----- Provided data
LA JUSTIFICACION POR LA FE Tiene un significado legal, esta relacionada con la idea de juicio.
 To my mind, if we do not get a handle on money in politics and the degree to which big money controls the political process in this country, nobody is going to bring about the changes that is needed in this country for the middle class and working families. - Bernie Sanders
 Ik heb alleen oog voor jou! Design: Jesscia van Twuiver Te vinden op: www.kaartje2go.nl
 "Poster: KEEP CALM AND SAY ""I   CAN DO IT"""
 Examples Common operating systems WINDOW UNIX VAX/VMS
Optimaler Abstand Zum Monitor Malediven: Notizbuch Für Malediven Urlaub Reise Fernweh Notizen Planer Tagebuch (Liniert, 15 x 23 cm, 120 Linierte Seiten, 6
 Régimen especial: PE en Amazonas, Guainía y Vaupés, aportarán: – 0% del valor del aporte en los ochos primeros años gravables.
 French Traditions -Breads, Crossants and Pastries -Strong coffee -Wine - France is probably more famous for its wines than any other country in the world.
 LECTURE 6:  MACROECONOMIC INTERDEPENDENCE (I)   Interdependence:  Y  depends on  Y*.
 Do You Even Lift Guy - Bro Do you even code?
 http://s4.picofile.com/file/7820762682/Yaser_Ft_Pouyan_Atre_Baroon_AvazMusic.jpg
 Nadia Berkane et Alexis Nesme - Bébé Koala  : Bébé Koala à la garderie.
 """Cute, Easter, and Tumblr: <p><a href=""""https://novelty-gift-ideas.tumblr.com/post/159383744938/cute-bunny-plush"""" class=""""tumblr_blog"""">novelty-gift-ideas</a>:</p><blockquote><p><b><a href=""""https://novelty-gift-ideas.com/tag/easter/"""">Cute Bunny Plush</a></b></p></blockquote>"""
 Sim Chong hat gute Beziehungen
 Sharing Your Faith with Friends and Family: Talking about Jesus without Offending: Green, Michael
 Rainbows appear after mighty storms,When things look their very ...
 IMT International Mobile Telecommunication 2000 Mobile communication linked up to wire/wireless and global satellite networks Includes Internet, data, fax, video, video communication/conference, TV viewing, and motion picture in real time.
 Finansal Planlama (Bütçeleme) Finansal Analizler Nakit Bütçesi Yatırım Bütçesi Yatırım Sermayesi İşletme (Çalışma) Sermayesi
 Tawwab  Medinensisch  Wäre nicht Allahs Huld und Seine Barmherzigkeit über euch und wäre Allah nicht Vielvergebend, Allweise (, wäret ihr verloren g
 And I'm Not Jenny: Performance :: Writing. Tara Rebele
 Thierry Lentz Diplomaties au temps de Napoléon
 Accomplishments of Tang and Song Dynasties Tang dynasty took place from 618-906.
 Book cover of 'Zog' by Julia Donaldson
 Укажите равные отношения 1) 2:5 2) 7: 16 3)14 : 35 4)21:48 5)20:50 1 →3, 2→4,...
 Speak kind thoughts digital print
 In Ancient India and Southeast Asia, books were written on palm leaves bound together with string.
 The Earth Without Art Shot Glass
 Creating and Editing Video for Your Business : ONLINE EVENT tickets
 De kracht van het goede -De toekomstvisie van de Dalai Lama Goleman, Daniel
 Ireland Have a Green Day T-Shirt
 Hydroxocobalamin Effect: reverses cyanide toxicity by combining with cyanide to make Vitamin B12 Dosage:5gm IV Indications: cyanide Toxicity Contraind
----------
_What you will do_. Repeat exactly, and only, the run of lines from the start of the material above through the line that holds "Finansal Planlama (Bütçeleme)".

_Response to this exercise_.
LA JUSTIFICACION POR LA FE Tiene un significado legal, esta relacionada con la idea de juicio.
 To my mind, if we do not get a handle on money in politics and the degree to which big money controls the political process in this country, nobody is going to bring about the changes that is needed in this country for the middle class and working families. - Bernie Sanders
 Ik heb alleen oog voor jou! Design: Jesscia van Twuiver Te vinden op: www.kaartje2go.nl
 "Poster: KEEP CALM AND SAY ""I   CAN DO IT"""
 Examples Common operating systems WINDOW UNIX VAX/VMS
Optimaler Abstand Zum Monitor Malediven: Notizbuch Für Malediven Urlaub Reise Fernweh Notizen Planer Tagebuch (Liniert, 15 x 23 cm, 120 Linierte Seiten, 6
 Régimen especial: PE en Amazonas, Guainía y Vaupés, aportarán: – 0% del valor del aporte en los ochos primeros años gravables.
 French Traditions -Breads, Crossants and Pastries -Strong coffee -Wine - France is probably more famous for its wines than any other country in the world.
 LECTURE 6:  MACROECONOMIC INTERDEPENDENCE (I)   Interdependence:  Y  depends on  Y*.
 Do You Even Lift Guy - Bro Do you even code?
 http://s4.picofile.com/file/7820762682/Yaser_Ft_Pouyan_Atre_Baroon_AvazMusic.jpg
 Nadia Berkane et Alexis Nesme - Bébé Koala  : Bébé Koala à la garderie.
 """Cute, Easter, and Tumblr: <p><a href=""""https://novelty-gift-ideas.tumblr.com/post/159383744938/cute-bunny-plush"""" class=""""tumblr_blog"""">novelty-gift-ideas</a>:</p><blockquote><p><b><a href=""""https://novelty-gift-ideas.com/tag/easter/"""">Cute Bunny Plush</a></b></p></blockquote>"""
 Sim Chong hat gute Beziehungen
 Sharing Your Faith with Friends and Family: Talking about Jesus without Offending: Green, Michael
 Rainbows appear after mighty storms,When things look their very ...
 IMT International Mobile Telecommunication 2000 Mobile communication linked up to wire/wireless and global satellite networks Includes Internet, data, fax, video, video communication/conference, TV viewing, and motion picture in real time.
 Finansal Planlama (Bütçeleme) Finansal Analizler Nakit Bütçesi Yatırım Bütçesi Yatırım Sermayesi İşletme (Çalışma) Sermayesi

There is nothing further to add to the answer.